Typical Mistakes in GPU Balancing
- Using Round Robin for LLMs — leads to uneven load.
- Lack of health checks — traffic goes to a failed server.
- Ignoring streaming timeouts — clients get 502 errors during long generations.
- Incorrect proxy_buffering configuration — increases latency.
- No GPU failover — all traffic is lost when one instance fails.
How to Set Up Health Checks for GPU Instances?
| Method | Tool | Complexity | Features |
|---|---|---|---|
| Passive (nginx) | max_fails, fail_timeout | Low | No additional setup required |
| Active (nginx plus) | health_check | High | Accurately determines state, but paid |
| Custom | HTTP /metrics | Medium | Works only with vLLM and compatible engines |
What's Included in Turnkey Load Balancing Configuration
- Analysis of load scenarios (number of requests, token length, latency requirements).

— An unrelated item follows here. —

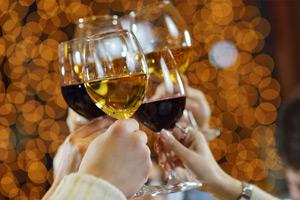 several wine glasses toasting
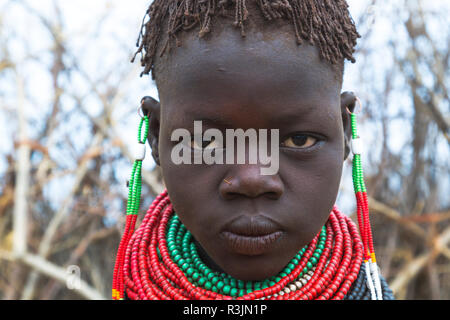 Africa, Ethiopia, Southern Omo Valley, Nyangatom Tribe. Headshots of a young Nyangatom girl wearing bead necklaces. - Stock Photo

- Selection of algorithm and stack (Nginx, custom balancer, Envoy).
- Configuration of health checks, circuit breaker, timeouts.
- Implementation of sticky sessions (if KV cache is needed).
- Integration with monitoring (Prometheus + Grafana dashboards).
- Operational documentation and Incident Playbook.
Process of Work
- Analytics — collection of current infrastructure metrics, request profiling.
- Design — balancing architecture, algorithm selection, failover scheme.
- Implementation — deploying configs or writing custom module.
- Testing — load testing with p50/p99/p999 latency measurements.
- Deployment — phased rollout with canary release.
Timelines and Cost
Basic configuration on Nginx — from 1 day. Custom balancer with Least Pending Tokens support — from 3 to 5 days. Cost is calculated individually, based on infrastructure complexity and fault tolerance requirements. Guaranteed service stability after implementation — our engineers with 10+ years of experience in ML infrastructure deliver turnkey work. Typical ROI after implementation — 6 months.
Load Distribution Monitoring
After implementation, track: RPS distribution (should be uniform ±20%), queue depth on each backend, error rate, p99 latency. Set an alert: "one backend receives >80% traffic" — a sign of failure. With proper configuration, p99 latency drops to 5 seconds, and GPU utilization increases to 95%. Cache hit ratio reaches 70% with sticky sessions. We also train your team to work with dashboards.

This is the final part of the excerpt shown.